Seit diesem Schuljahr arbeiten Lehrkräfte unserer Schule mit Kolleginnen und Kollegen verschiedener Grund- und Realschulen aus unterschiedlichen Regionen Bayerns in der AG Hitzeresiliente Schulen zusammen. Ziel ist es, gemeinsam beispielhafte Lösungen und Strategien zu entwickeln, wie Bildungseinrichtungen zukünftig besser auf die zu erwartenden zunehmenden Hitzebelastungen vorbereitet werden können. Beraten und unterstützt werden sie dabei von der Deutschen Allianz Klimawandel und Gesundheit - KLUG e.V.
In diesem Zusammenhang fand an der Grundschule Schwarzenbruck am Dienstag, den 12.05.2026, der Aktionstag „Kinder und Jugendliche im Hitzestress“ statt, zu dem die Schülerinnen und Schüler der Klasse 5 F unserer Realschule eingeladen waren. Kinder einer 4. Klasse der Gastgeberschule präsentierten nach der Begrüßung zunächst die Ergebnisse ihres Projekts zur Klimaerwärmung und verdeutlichten, was Letzendes dazu beiträgt, dass die Temperaturen in den nächsten Jahren steigen werden. Anschließend stand ein besonderer Expertendialog auf dem Programm: Dr. Martin Herrmann, Vorsitzender der Deutschen Allianz für Klimawandel und Gesundheit, war in der Bürgerhalle Schwarzenbruck anwesend, während der Pädiater, Dr.
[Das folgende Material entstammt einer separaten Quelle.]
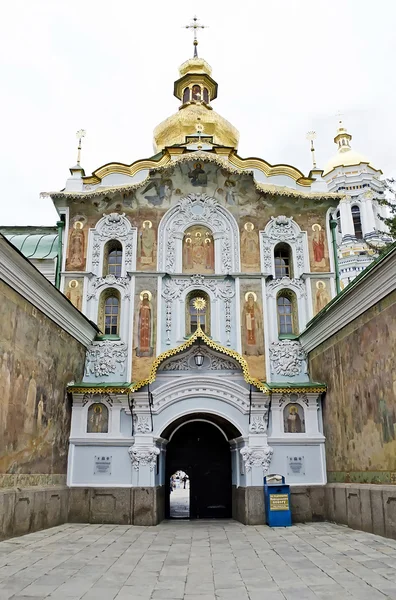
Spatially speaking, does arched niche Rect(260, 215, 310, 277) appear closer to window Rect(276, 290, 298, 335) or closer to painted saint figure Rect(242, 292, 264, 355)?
window Rect(276, 290, 298, 335)

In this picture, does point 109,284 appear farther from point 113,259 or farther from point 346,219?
point 346,219

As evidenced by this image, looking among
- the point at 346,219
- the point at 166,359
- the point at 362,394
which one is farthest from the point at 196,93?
the point at 346,219

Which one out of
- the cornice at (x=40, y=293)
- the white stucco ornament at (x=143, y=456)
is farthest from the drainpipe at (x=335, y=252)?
the cornice at (x=40, y=293)

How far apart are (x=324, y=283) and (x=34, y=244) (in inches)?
412

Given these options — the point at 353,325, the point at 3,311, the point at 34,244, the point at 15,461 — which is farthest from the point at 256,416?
the point at 34,244

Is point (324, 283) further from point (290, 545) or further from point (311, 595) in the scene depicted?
point (311, 595)

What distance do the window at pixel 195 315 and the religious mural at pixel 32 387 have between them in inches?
131

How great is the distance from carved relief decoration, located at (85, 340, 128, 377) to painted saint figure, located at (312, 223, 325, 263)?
248 inches

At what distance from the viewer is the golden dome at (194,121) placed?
70.7ft

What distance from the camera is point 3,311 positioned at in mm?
10297

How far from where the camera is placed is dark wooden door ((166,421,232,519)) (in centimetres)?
1723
Christoph Wettach, live aus seiner Kinderarztpraxis im Schwarzwald dazugeschaltet wurde.
Im Vorfeld hatten die Kinder Fragen gesammelt, die in vier Blöcke sortiert wurden:
- Was ist Hitze?
- Was macht Hitze mit meinem Körper?
- Was kann ich tun, wenn ich schon überhitzt bin?
- Wie kann ich mich vor Hitze schützen?
Diese Fragen wurden von einem Moderatoren-Team, bestehend aus Schülerinnen und Schüler beider Schulen, dem Pädiater Dr. Christopf Wettach gestellt, der sie den Anwesenden stets kindgerecht beantwortete. Darüber hinaus kamen viele weitere Themen zur Sprache, etwa: Was passiert mit Pflanzen und Wäldern? Wie schützen sich Tiere? Und ab wie viel Grad gibt es eigentlich hitzefrei?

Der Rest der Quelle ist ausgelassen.